# Job Seeker



## Dyntech (Jan 2, 2012)

I am at present a Self employed maintenance and installation contractor in South Africa, providing electrical/ mechanical and general building services,Looking for a job in Dubai.
I would prefer a contract/permanent position.
I would like to further my experience and find a stable yet challenging position with a company that promotes personal development, and appreciates good hard work and honesty, in return I can offer my broad hands on, Electrical, Mechanical & Plumbing, Qualifications, skills, experience, loyalty, and good work ethic. I am very adaptable to any work situation and would consider any position that matches my skills and experience.
Available immediately.
Please Help!


----------



## BedouGirl (Sep 15, 2011)

Google the facilities management companies in Dubai and send your CV to them. FM is becoming big business here.


----------



## Mr Rossi (May 16, 2009)

BedouGirl said:


> Google the facilities management companies in Dubai and send your CV to them. Sending round 3 guys to take the cover off something, stand about for a bit, then put it back on is becoming big business here.


...


----------



## Jynxgirl (Nov 27, 2009)

I would suggest that the uae is probly not a good fit for you. There are a few companies that have western diy so can try those.
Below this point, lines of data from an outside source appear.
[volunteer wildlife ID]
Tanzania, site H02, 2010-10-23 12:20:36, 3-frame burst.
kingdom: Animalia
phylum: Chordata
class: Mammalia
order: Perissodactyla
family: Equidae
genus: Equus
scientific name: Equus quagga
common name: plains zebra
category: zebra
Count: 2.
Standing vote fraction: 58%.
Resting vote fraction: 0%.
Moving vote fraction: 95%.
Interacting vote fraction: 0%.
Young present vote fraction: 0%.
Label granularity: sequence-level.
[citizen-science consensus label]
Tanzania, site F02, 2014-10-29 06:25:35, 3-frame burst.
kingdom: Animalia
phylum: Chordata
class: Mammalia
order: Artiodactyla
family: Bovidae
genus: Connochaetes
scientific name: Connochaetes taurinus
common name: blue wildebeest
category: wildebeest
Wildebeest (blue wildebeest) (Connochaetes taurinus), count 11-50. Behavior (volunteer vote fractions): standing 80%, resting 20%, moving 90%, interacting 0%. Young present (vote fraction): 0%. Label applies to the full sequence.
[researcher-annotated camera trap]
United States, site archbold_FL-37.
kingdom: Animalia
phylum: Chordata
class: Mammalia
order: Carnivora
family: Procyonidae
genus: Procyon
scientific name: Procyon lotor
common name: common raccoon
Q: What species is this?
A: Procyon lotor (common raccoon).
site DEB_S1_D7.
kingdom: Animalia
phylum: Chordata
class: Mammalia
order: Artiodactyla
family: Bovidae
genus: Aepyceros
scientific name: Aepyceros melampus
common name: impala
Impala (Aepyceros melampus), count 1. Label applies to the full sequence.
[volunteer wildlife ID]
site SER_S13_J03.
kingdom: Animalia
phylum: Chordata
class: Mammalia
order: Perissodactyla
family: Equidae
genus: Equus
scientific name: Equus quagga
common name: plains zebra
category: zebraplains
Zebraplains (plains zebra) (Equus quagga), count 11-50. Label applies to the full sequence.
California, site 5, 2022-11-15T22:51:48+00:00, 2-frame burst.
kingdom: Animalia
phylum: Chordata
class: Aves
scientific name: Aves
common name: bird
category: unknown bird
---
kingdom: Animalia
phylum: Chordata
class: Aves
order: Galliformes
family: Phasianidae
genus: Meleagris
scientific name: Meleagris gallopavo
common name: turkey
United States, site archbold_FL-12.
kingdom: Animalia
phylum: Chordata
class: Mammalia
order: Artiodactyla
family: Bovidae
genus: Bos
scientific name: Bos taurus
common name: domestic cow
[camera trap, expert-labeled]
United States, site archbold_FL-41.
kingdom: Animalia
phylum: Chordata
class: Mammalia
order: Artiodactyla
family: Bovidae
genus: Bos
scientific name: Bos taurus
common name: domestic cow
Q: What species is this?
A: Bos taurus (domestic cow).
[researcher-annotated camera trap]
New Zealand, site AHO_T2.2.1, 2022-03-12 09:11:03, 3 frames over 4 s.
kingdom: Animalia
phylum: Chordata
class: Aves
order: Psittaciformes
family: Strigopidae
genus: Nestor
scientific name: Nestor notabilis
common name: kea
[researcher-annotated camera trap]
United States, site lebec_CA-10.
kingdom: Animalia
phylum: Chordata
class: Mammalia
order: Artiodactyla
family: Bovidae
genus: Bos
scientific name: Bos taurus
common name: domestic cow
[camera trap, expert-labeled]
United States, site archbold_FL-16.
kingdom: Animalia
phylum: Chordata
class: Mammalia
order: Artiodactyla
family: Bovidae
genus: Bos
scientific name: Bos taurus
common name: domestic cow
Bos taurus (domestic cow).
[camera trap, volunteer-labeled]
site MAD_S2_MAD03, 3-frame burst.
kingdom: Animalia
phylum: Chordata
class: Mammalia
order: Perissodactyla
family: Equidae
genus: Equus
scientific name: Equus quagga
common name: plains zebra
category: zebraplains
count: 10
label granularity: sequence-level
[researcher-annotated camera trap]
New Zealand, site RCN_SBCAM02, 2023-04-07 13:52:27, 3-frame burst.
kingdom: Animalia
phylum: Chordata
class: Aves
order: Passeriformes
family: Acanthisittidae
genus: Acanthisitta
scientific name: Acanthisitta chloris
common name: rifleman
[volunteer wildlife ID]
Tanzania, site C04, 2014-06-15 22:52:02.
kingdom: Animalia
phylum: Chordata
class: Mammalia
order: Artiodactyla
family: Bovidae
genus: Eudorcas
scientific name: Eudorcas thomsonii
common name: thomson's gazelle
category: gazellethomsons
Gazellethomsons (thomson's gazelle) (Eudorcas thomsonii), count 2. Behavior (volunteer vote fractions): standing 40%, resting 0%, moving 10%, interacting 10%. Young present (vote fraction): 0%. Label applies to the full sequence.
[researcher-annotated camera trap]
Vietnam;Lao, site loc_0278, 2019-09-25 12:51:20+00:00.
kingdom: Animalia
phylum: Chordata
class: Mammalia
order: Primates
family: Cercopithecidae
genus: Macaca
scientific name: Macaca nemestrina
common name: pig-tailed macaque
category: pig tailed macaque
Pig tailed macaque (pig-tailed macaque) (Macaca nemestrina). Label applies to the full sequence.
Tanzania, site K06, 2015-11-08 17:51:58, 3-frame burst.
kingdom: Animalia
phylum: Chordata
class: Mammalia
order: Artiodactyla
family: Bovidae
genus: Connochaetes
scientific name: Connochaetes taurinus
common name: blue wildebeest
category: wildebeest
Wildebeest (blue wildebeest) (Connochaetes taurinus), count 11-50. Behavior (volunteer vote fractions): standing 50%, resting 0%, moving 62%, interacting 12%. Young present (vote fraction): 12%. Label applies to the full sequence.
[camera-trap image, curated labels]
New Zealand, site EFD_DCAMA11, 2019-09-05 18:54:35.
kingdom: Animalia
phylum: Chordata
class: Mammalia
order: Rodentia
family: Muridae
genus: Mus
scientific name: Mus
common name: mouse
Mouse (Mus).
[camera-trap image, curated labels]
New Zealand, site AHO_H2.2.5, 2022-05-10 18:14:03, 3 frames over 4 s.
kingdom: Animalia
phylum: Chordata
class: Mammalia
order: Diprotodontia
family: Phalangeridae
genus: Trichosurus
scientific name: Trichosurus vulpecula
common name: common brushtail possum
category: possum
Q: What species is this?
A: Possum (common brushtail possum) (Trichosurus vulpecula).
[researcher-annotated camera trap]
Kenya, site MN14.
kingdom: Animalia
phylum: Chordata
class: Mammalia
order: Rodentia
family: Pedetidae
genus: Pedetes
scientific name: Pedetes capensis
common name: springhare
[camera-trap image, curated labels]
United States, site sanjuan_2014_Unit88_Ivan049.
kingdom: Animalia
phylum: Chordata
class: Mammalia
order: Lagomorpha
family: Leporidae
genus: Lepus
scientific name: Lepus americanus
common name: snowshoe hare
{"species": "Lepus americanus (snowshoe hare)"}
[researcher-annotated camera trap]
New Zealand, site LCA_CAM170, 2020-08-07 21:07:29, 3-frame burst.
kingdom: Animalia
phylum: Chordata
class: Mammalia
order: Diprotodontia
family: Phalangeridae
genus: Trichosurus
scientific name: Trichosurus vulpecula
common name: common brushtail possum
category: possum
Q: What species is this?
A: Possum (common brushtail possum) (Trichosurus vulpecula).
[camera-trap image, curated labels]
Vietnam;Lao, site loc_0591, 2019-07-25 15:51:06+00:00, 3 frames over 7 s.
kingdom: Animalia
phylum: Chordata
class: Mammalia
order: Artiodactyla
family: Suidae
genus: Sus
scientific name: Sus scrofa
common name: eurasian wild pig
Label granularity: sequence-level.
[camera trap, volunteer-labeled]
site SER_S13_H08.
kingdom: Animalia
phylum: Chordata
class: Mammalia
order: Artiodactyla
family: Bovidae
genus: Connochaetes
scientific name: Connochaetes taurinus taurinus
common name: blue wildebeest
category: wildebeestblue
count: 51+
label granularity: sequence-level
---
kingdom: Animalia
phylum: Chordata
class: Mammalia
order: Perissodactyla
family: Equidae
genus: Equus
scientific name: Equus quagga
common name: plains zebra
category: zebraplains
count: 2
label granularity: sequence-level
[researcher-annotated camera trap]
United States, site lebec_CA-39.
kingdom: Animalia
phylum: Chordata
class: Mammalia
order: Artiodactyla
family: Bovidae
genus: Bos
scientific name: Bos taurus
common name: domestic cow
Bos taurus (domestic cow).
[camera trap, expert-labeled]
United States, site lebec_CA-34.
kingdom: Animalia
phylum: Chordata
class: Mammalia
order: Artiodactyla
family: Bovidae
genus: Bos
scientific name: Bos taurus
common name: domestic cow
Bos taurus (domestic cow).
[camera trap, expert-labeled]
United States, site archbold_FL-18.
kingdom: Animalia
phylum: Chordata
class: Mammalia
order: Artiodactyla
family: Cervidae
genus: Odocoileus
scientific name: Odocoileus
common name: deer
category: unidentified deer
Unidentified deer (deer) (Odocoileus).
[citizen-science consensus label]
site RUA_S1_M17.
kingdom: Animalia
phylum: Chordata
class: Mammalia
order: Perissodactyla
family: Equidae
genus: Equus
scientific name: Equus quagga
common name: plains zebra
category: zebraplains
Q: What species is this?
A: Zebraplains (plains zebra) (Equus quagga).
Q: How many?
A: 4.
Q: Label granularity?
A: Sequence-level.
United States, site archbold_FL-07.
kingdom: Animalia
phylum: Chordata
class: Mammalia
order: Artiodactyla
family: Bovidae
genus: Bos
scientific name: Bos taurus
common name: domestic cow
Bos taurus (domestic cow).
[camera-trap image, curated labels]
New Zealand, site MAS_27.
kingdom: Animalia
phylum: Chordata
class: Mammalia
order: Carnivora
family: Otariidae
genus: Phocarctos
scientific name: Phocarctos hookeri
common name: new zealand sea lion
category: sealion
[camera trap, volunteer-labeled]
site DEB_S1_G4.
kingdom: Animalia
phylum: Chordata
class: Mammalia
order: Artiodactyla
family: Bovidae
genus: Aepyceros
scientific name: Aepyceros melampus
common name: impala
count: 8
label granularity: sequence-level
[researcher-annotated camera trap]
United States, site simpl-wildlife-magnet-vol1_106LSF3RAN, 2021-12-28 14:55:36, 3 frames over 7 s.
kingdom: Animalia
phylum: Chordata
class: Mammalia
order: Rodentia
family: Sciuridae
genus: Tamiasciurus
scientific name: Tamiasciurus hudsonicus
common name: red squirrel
The problem is that the supervisor and three workers who show up to fix something, would be still ok with making half what you would want/need to be paid to live a normal western life in the uae. 

If you still want to come here, then I suggest beefing up your resume to being a management level mechanical engineer executive site supervisor... The name you apply to your job skills, means a lot, even if it is above and beyond reality.


----------



## BedouGirl (Sep 15, 2011)

Mr Rossi said:


> ...


Cheeky haha! But they are no worse than plumbers and central heating engineers in the UK . If OP had said he was a carpenter, then I wouldn't have posted, but when i read the trade publications, i have noticed many of the larger FM companies seem to be employing Europeans, not necessarily in management roles, but in this kind of role and I am guessing it's for the reason you have cited. And you know what, nothing ventured, nothing gained, if he doesn't try, he will never know....


----------



## Mr Rossi (May 16, 2009)

BedouGirl said:


> And you know what, nothing ventured, nothing gained, if he doesn't try, he will never know....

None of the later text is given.